Intent result = new Intent();
if(!noError){
//Put extras into result here
}
setResult(mError? RESULT_CANCELLED: RESULT_OK, result);
finish();

Optional:

REMINDER: If you did not edit the ‘id’ and ‘value’ in the Demo site manifest, make sure you do so now. ‘id’ is your android package name and ‘value’ is your SHA256 fingerprint. You can find out your fingerprint with:

$ unzip app-release.apk && keytool -printcert -file META-INF/CERT.RSA

And were done! Download Chrome Canary from the Play Store, head on over to your test website, and check out the future of online payments that you created yourself :).
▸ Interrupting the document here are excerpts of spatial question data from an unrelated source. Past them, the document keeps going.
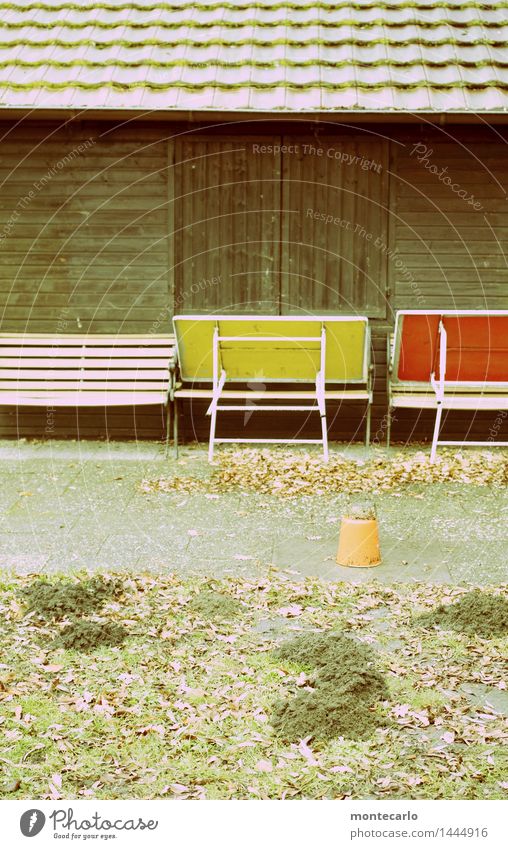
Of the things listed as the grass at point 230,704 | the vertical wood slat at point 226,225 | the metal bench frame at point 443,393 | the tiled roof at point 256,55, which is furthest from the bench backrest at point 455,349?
the grass at point 230,704

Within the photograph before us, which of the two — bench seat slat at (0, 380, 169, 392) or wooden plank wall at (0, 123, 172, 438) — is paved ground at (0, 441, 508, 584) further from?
wooden plank wall at (0, 123, 172, 438)

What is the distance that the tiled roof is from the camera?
29.8 feet

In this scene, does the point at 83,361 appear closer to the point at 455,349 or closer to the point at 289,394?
the point at 289,394

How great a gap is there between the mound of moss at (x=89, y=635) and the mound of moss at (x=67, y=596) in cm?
Answer: 18

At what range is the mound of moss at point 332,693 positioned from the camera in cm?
423

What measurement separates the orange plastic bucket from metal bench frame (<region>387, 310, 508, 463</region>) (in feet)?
8.90

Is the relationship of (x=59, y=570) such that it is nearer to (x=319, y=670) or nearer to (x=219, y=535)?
(x=219, y=535)

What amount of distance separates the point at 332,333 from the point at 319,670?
4733 millimetres

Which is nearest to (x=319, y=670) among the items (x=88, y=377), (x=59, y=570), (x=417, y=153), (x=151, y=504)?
(x=59, y=570)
Below is a demonstration of the Payment Request API.

Ending Thoughts and Takeaways

The Payment Request API is a huge leap in the world of mobile payments. It has become much more secure and can be processed with just a few taps!

I would like to thank Rouslan Solomakhin for helping me integrate this. I ran into many difficulties and he guided me through every step of the way. I would also like to thank my team for giving me the opportunity to work on this along with providing support. During my time working on this, I learned you should never be afraid to ask for help. With the internet, you have the power to contact experts from across the world. Just remember to be courteous and respectful of their time!